China’s official reaction to the seemingly constant reports of self-immolation has become predictable. Senior officials reject calls to meet with the Tibetan spiritual leader, the Dalai Lama; ignore human-rights groups; and handle media coverage by censoring foreign media and social networks.

Now, a new report by a government-backed news agency is addressing self-immolations, but only sort of -- by claiming they do not occur in Tibet and glazing over the many that have been reported in other areas.

According to a report by Xinhua News Agency, “no local residents, monks or nuns in the Tibet Autonomous Region (TAR) have self-immolated so far.”

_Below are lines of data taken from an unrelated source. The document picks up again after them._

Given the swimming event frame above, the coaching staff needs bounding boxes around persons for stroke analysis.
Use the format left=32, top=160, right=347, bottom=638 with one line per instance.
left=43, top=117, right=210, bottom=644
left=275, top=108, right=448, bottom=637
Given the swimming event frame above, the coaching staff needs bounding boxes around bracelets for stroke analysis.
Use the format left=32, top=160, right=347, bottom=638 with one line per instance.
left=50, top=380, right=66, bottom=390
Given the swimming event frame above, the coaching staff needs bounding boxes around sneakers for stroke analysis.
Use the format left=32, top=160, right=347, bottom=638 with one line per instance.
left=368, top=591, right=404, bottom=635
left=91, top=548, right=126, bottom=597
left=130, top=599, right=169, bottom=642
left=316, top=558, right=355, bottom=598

The report quotes Padma Choling, deputy secretary of the regional committee to the Communist Party of China, as saying “they [Tibetans] cherish life and love the society and the country.”

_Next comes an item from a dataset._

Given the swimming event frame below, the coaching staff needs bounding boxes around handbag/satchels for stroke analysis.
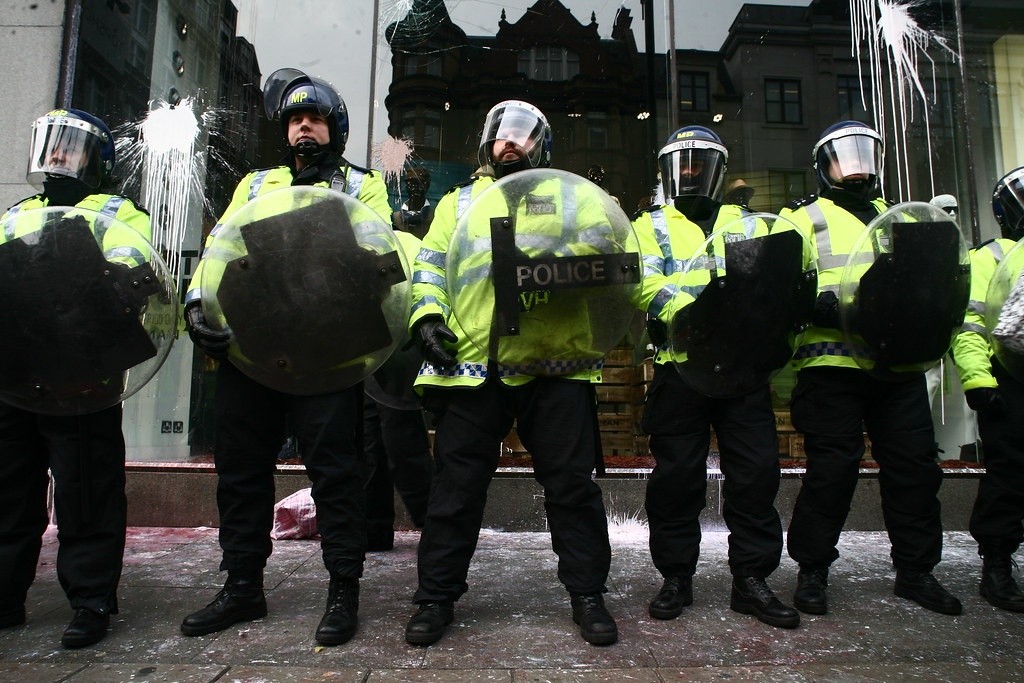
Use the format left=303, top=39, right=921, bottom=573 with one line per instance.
left=270, top=488, right=318, bottom=540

There has even been a recent surge of self-immolations among Tibetans across China, and there have been more than 100 reported cases of Tibetans setting themselves ablaze in protest of Chinese rule since 2009.

Though the Xinhua report does not dispute that several cases of self-immolations have occurred -- burying the fact in the last line of the story -- it claims those have happened outside of Tibet and in nearby Sichuan, Qinghai and Gansu provinces, to where many Tibetans have migrated.

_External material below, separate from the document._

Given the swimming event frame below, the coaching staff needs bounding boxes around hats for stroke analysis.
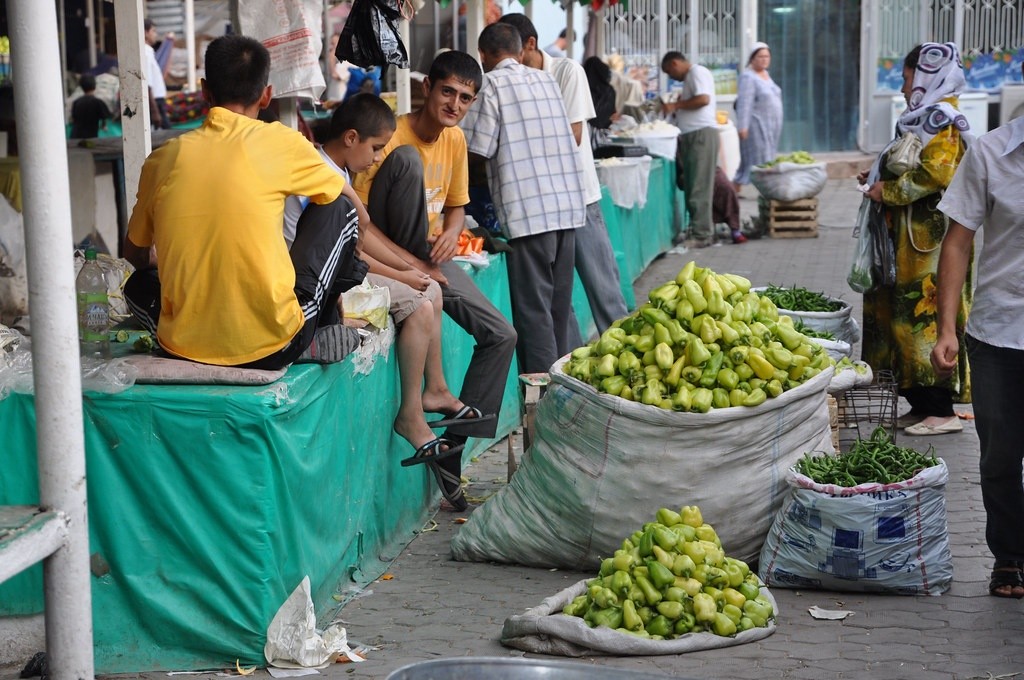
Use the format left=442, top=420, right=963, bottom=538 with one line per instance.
left=744, top=42, right=769, bottom=65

Shanghai-based news-blog TheShanghaiist.com suggested that China’s government is shifting its response from unrelenting censorship of the incidents by downplaying Tibetan self-immolations by reporting that self-immolations do not actually occur within the TAR.

“Not only would it be a seriously terrible strategy to gloss over the fact that over 100 Tibetans living outside of the TAR have burned themselves to death, the claim that no one has ever self-immolated inside the TAR turns out to be false anyway.”

While a majority of self-immolations do indeed occur outside the Tibetan Autonomous Region, Xinhua itself reported just last May that two self-immolations had taken place in Lhasa, outside Jokhang Temple, the Tibetan capital's holiest site and a popular tourist destination.

The state-run media outlet reported on the self-immolations of two men identified as Tobgye Tseten and Dargye, according to the AP. Dargye survived with serious injuries and Tobgye Tseten died upon arrival at a nearby hospital. The incidences garnered a lot of media attention because they were the first recorded acts self-immolation in the Tibetan capital and only the second in the TAR as a whole.

The Chinese government continues to blame self-immolation cases on the “immoral and inhumane” Tibetan religious leader in exile, the Dalai Lama, claiming he's responsible for instigating the extreme acts.

Many Tibetans blame China’s government for marginalizing the Tibetan indigenous group and its religious customs.